ORFold probes the fold potential and the disorder and aggregation propensities of a set of amino acid sequences (all ORFs annotated by ORFtrack for example). The fold potential is estimated with the HCA method [1], while the disorder and aggregation propensities are calculated with IUPRred[2][3][4], and TANGO[5][6][7] respectively. The specificity of ORFold lies in the fact that the user can provide the amino acid sequences along with their corresponding annotations in a GFF file. In this case, ORFold produces new GFF files, each containing for each annotated sequence, their fold potential, disorder and aggregation propensities respectively, thereby enabling the manual inspection of these properties along a genome in a genome viewer (for more details, see the complete documentation of ORFold).




References

  1. Bitard-Feildel, T. & Callebaut, I. HCAtk and pyHCA: A Toolkit and Python API for the Hydrophobic Cluster Analysis of Protein Sequences. bioRxiv 249995 (2018).
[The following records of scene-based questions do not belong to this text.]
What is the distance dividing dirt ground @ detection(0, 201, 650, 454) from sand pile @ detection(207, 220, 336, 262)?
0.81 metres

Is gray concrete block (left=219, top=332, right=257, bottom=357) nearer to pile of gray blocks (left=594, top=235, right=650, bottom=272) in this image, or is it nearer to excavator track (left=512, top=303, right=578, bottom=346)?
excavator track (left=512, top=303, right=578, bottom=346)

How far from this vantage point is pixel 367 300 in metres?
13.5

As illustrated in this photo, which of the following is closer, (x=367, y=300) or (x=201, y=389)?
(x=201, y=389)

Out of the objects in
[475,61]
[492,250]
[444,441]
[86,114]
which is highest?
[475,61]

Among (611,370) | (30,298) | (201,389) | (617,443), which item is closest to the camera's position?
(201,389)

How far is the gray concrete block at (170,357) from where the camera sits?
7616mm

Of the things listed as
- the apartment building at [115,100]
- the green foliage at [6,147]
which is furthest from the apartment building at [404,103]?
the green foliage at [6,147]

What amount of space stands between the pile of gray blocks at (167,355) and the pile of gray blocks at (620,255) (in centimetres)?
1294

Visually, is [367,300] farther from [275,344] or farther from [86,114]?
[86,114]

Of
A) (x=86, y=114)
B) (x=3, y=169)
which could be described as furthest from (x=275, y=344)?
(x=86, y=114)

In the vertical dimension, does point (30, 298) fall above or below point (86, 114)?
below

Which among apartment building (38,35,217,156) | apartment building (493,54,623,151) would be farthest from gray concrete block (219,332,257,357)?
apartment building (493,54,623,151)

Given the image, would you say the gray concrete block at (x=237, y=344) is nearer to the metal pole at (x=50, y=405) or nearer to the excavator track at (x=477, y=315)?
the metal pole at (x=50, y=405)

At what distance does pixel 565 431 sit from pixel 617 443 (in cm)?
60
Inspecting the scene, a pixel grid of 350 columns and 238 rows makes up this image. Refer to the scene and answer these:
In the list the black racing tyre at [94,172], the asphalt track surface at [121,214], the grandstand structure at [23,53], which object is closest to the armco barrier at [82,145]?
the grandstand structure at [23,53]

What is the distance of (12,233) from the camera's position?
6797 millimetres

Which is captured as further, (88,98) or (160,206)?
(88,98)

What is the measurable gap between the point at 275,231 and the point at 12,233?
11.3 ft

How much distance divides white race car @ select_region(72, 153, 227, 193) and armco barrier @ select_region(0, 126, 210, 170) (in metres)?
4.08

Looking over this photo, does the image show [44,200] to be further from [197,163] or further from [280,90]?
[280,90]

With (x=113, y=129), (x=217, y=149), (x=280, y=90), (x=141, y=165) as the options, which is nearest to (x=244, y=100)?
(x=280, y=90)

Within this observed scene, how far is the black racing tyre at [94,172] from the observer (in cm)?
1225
  2. Dosztanyi, Z., Csizmok, V., Tompa, P. & Simon, I. The pairwise energy content estimated from amino acid composition discriminates between folded and intrinsically unstructured proteins. Journal of molecular biology 347, 827–839 (2005).
  3. Dosztányi, Z. Prediction of protein disorder based on IUPred. Protein Science 27, 331– 340 (2018).
  4. Mészáros, B., Erdős, G. & Dosztányi, Z. IUPred2A: context-dependent prediction of protein disorder as a function of redox state and protein binding. Nucleic acids research 46, W329–W337 (2018).
  5. Fernandez-Escamilla, A.-M., Rousseau, F., Schymkowitz, J. & Serrano, L. Prediction of sequence-dependent and mutational effects on the aggregation of peptides and proteins. Nature biotechnology 22, 1302–1306 (2004).
  6. Linding, R., Schymkowitz, J., Rousseau, F., Diella, F. & Serrano, L. A comparative study of the relationship between protein structure and β-aggregation in globular and intrinsically disordered proteins. Journal of molecular biology 342, 345–353 (2004).
  7. Rousseau, F., Schymkowitz, J. & Serrano, L. Protein aggregation and amyloidosis: confusion of the kinds? Current opinion in structural biology 16, 118–126 (2006).